# Provided entries:

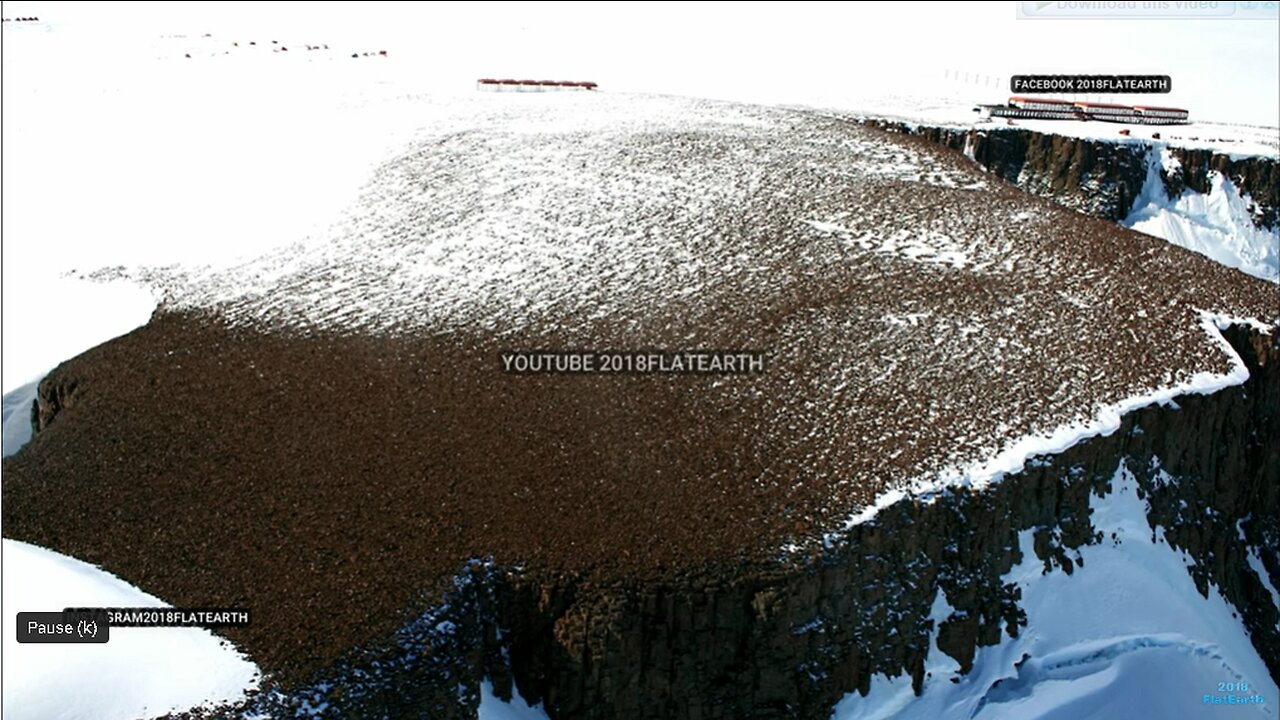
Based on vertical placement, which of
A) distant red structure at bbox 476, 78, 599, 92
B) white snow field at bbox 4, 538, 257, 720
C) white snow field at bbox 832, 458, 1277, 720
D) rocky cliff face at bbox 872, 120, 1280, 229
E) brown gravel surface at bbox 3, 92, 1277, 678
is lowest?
white snow field at bbox 832, 458, 1277, 720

# What needs to be done:
Put every line of the records above into a Markdown table with the columns Number and Record line, one row per line, numbered in order and with any blank lines left out. Leave the pictures out of your answer.

# Output for this exercise:
| Number | Record line |
|---|---|
| 1 | Based on vertical placement, which of |
| 2 | A) distant red structure at bbox 476, 78, 599, 92 |
| 3 | B) white snow field at bbox 4, 538, 257, 720 |
| 4 | C) white snow field at bbox 832, 458, 1277, 720 |
| 5 | D) rocky cliff face at bbox 872, 120, 1280, 229 |
| 6 | E) brown gravel surface at bbox 3, 92, 1277, 678 |
| 7 | is lowest? |
| 8 | white snow field at bbox 832, 458, 1277, 720 |